Have an abundance mindset: It's being confident enough to know that good things will come your way and that you will have the tools to navigate that when life gets hard. I truly believe that whatever life you want for yourself, it's possible. Whatever you're thinking is your dream life, think bigger. It sounds so cheesy, but a big part of attaining success (whatever that means to you) is you really have to believe that it's possible.

One of your most popular TikToks is about your finance tracker. Can you tell us about your personal finance journey?

My personal finance journey really started just a few years ago. Around the time COVID began, my friend (who is in finance) looked at my salary, looked at my expenses and said: There's no reason you shouldn't have your student loans paid off in a year or two.

That conversation made me reflect on the fact that I never actually thought about my financial goals and what was important to me. I wasn't tracking any of my expenses, either, which is ironic because a TikTok video I made on the finance tracker I use went viral. I actually grew a lot of my audience through that video.

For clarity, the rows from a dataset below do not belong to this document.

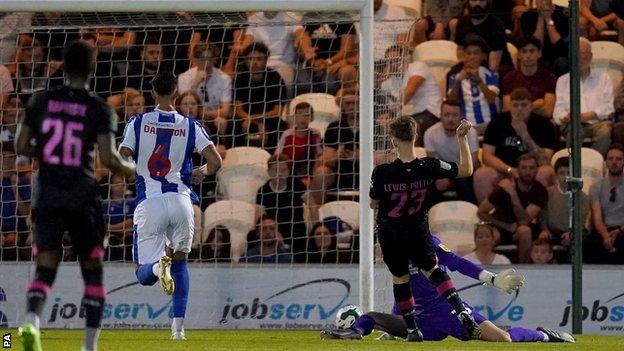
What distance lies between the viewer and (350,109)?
14.8 m

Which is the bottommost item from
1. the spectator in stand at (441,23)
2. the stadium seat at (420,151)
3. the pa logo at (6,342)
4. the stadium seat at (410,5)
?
the pa logo at (6,342)

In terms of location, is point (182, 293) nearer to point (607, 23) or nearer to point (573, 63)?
point (573, 63)

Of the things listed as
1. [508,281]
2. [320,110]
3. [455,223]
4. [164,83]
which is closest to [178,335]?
[164,83]

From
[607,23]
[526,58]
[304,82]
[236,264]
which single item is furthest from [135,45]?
[607,23]

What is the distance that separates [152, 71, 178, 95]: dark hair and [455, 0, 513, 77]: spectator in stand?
5.30m

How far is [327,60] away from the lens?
15.1 metres

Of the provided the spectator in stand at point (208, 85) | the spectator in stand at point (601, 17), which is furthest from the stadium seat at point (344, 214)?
the spectator in stand at point (601, 17)

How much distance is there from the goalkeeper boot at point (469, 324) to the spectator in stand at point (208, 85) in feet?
17.1

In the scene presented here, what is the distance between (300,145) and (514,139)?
93.8 inches

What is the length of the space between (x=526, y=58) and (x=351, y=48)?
1998 mm

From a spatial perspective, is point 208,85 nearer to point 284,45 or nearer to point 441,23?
point 284,45

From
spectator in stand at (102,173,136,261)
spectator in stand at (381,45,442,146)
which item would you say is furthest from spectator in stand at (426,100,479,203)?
spectator in stand at (102,173,136,261)

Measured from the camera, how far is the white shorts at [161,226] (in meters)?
11.1

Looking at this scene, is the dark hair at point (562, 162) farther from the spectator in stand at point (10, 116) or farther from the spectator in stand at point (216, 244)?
the spectator in stand at point (10, 116)
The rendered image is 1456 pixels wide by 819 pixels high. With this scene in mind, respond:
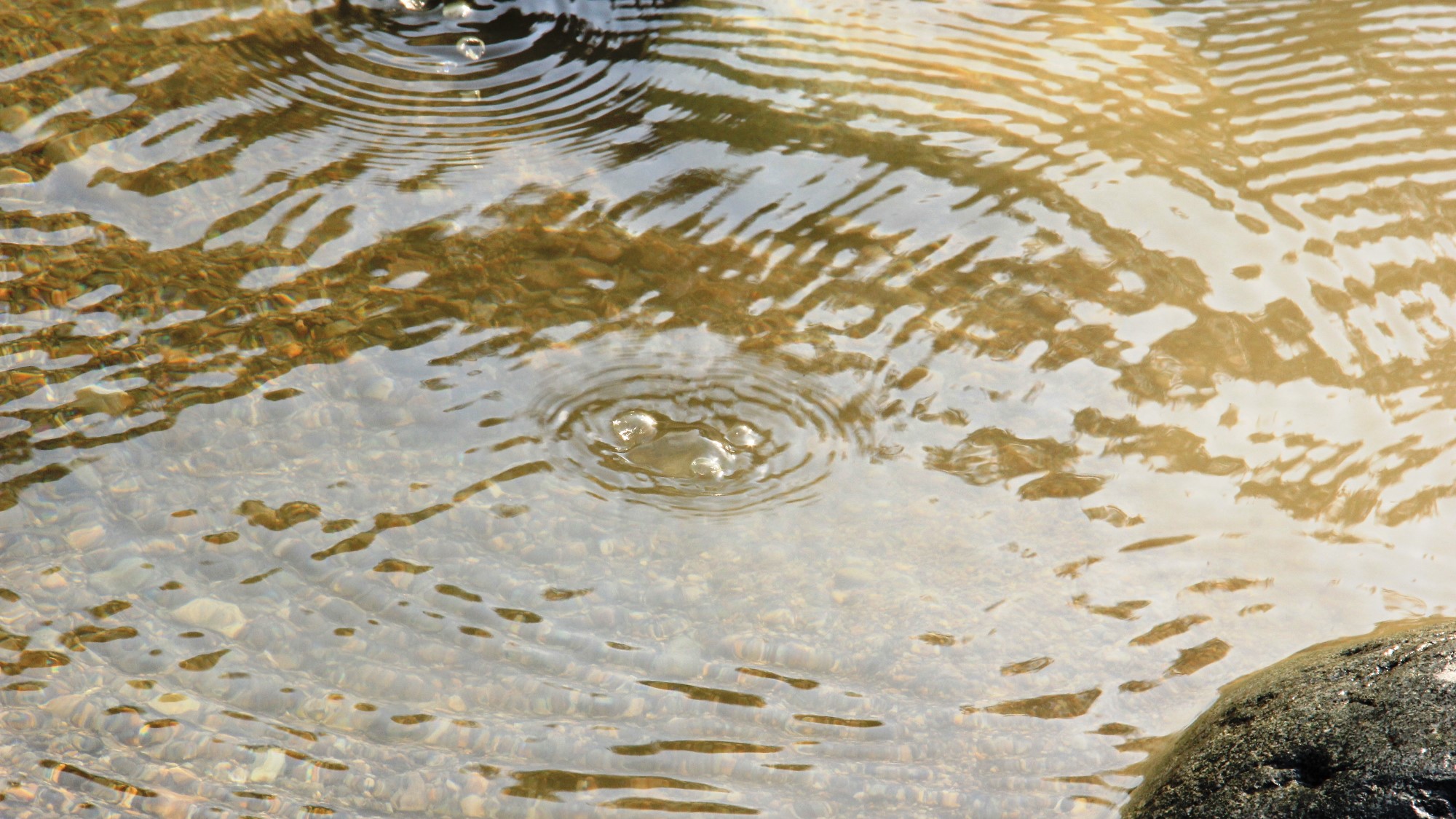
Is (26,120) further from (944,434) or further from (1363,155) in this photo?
(1363,155)

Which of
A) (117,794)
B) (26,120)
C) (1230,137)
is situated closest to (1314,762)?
(117,794)

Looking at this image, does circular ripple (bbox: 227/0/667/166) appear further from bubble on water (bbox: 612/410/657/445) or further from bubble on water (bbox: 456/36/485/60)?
bubble on water (bbox: 612/410/657/445)

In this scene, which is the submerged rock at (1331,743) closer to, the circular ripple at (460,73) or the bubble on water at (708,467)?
the bubble on water at (708,467)

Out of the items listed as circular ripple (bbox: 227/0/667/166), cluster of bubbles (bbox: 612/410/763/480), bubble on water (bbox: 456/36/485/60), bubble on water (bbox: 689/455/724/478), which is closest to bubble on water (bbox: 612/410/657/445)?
cluster of bubbles (bbox: 612/410/763/480)

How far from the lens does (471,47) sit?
5496 millimetres

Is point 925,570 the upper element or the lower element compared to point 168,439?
lower

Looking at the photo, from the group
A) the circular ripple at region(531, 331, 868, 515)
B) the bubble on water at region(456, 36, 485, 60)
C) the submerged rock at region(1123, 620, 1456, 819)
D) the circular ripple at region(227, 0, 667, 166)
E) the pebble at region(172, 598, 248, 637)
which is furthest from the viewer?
the bubble on water at region(456, 36, 485, 60)

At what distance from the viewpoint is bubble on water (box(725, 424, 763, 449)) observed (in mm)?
3898

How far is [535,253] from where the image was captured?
4414 millimetres

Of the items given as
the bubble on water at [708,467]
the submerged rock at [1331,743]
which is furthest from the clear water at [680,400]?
the submerged rock at [1331,743]

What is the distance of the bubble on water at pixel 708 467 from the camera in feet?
12.5

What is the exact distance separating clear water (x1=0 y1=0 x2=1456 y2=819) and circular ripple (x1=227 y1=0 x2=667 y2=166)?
1.2 inches

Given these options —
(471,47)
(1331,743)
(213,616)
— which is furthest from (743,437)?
(471,47)

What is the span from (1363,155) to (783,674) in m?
4.12
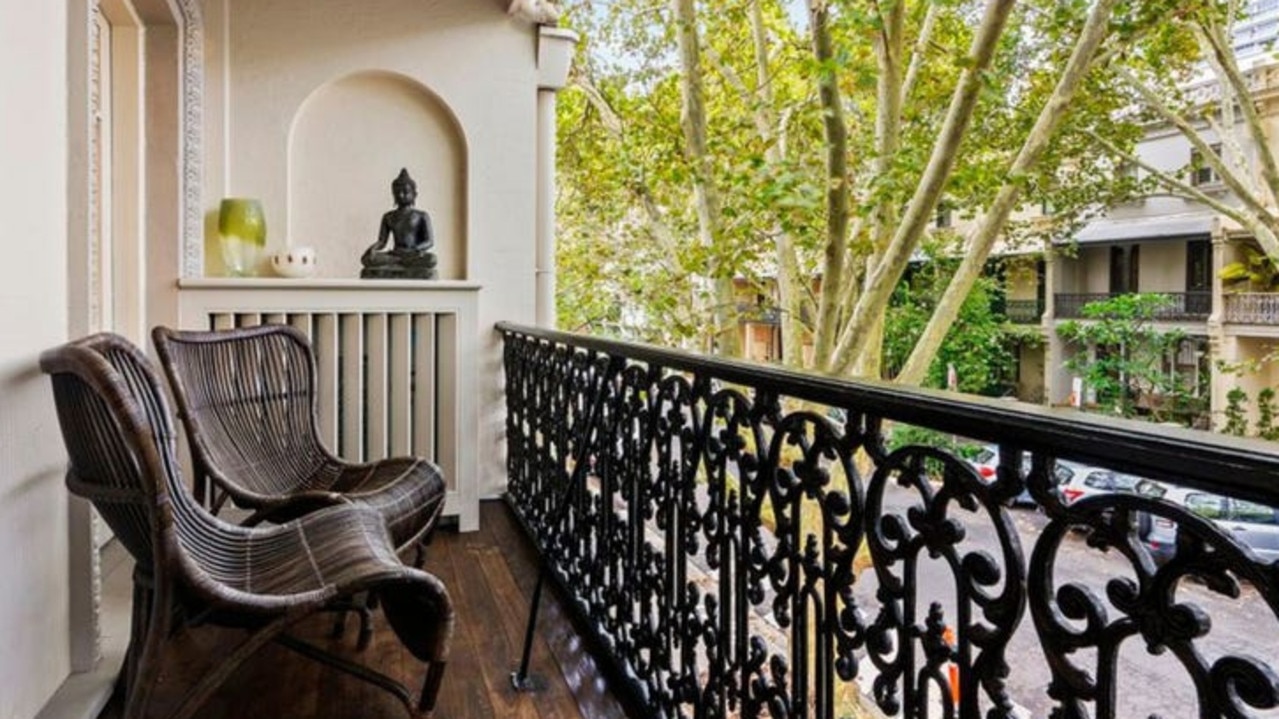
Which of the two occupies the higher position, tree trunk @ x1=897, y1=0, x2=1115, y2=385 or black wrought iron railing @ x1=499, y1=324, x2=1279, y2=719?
tree trunk @ x1=897, y1=0, x2=1115, y2=385

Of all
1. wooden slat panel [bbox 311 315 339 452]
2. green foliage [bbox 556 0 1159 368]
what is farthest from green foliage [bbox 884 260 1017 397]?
wooden slat panel [bbox 311 315 339 452]

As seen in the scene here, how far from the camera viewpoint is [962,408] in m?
0.83

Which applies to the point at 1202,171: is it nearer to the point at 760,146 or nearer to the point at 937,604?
the point at 760,146

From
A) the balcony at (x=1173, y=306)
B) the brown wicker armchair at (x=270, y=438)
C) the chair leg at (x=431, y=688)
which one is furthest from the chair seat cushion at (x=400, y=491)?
the balcony at (x=1173, y=306)

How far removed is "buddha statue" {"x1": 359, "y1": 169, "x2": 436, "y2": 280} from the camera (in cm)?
348

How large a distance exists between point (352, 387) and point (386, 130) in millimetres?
1342

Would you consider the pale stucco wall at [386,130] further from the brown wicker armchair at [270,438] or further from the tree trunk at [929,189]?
the tree trunk at [929,189]

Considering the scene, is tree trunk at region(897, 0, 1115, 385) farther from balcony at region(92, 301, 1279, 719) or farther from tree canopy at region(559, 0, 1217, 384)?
balcony at region(92, 301, 1279, 719)

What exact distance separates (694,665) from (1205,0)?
5.70 m

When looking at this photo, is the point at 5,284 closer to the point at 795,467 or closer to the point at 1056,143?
the point at 795,467

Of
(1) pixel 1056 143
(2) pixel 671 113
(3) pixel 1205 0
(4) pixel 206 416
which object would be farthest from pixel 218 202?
(1) pixel 1056 143

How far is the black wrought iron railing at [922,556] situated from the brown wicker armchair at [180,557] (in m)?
0.53

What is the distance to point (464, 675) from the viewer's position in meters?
1.96

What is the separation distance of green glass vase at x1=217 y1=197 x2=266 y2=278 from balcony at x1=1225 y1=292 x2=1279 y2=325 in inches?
411
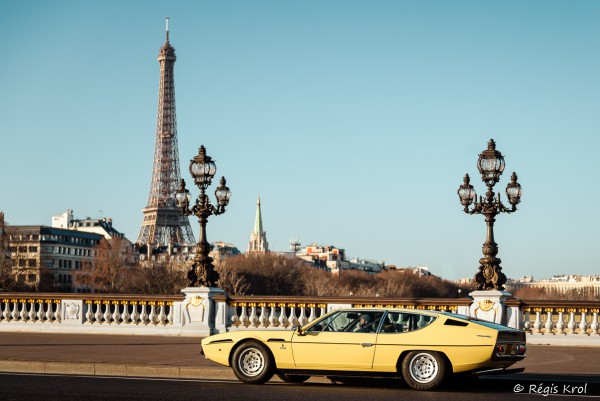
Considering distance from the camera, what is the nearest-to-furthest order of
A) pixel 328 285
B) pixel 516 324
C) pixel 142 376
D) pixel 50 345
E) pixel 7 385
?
pixel 7 385
pixel 142 376
pixel 50 345
pixel 516 324
pixel 328 285

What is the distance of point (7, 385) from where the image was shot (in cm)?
1892

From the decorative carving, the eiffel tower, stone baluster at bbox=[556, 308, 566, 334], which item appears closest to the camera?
stone baluster at bbox=[556, 308, 566, 334]

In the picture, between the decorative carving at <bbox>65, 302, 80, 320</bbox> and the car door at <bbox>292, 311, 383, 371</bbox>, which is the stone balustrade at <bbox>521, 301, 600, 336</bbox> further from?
the decorative carving at <bbox>65, 302, 80, 320</bbox>

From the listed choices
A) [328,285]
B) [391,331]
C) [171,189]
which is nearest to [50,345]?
[391,331]

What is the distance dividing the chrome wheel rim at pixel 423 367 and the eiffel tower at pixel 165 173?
16842 cm

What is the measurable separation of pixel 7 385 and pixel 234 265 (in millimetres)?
139775

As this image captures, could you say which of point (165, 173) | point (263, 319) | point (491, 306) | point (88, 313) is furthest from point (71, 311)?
point (165, 173)

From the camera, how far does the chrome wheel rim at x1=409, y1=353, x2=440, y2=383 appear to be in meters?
18.6

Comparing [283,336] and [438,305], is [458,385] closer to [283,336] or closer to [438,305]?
[283,336]

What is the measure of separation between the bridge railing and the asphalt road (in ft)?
34.5

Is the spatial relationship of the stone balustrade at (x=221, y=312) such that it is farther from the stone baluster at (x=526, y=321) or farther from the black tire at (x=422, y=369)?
the black tire at (x=422, y=369)

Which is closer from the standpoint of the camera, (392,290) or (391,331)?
(391,331)

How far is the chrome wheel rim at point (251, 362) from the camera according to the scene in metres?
19.6

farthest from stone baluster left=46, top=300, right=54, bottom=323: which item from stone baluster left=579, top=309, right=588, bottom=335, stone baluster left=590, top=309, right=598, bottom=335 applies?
stone baluster left=590, top=309, right=598, bottom=335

I spent a lot of time during the pandemic learning about personal finance, like what the difference is between a TFSA and an RRSP. I had been using a TFSA as a savings account for so long, not realizing I could invest with it. There are just so many things that no one teaches you. Especially coming from an immigrant family, my parents taught me a lot about the basics—including how to build credit and the importance of saving—but nothing about investing and growing your money to build wealth because they didn't know themselves.

Having that knowledge has helped me feel so much more secure about my financial future. Just sitting down and learning helped me quadruple my net worth in two years, even though I started with little.

What's something you recently splurged on? 

I bought a Coach bag as a promotion gift.

Do you have any money regrets? 

I'm pretty good with my finances, so there's not much I'd take back. But I do regret it whenever I skip a workout class because I get hit with a fee—and there's nothing I hate more than an unnecessary late fee. It's like double regret for skipping the workout and then paying for it, too.

What are some of your favourite books and podcasts?

Books: A book I recently read is A Place for Us by Fatima Farheen Mirza. But in general, my favourite genre is Hallmark movies (read: white people in small towns falling in love). If I'm reading non-fiction, it's typically articles and blogs.

Podcasts: I'm a true crime podcast person, so one of the ones I like listening to is My Favorite Murder, which Karen Kilgariff and Georgia Hardstark host. For a podcast about murder, it's lighthearted and, at times, even funny.

How do you typically start your mornings to have a productive day ahead? I wake up between 5:30 and 6:30 am and have to start with some kind of movement. I love the classic hot girl walk, so I'll do that for 45 minutes to one hour. Other times I'll do a workout class; I enjoy Barry's Bootcamp.

What are some of your work-from-home essentials? A good setup makes such a difference. I need a comfortable chair, monitor and laptop stand. I also have a great coffee setup, complete with a coffee grinder, espresso and drip machine.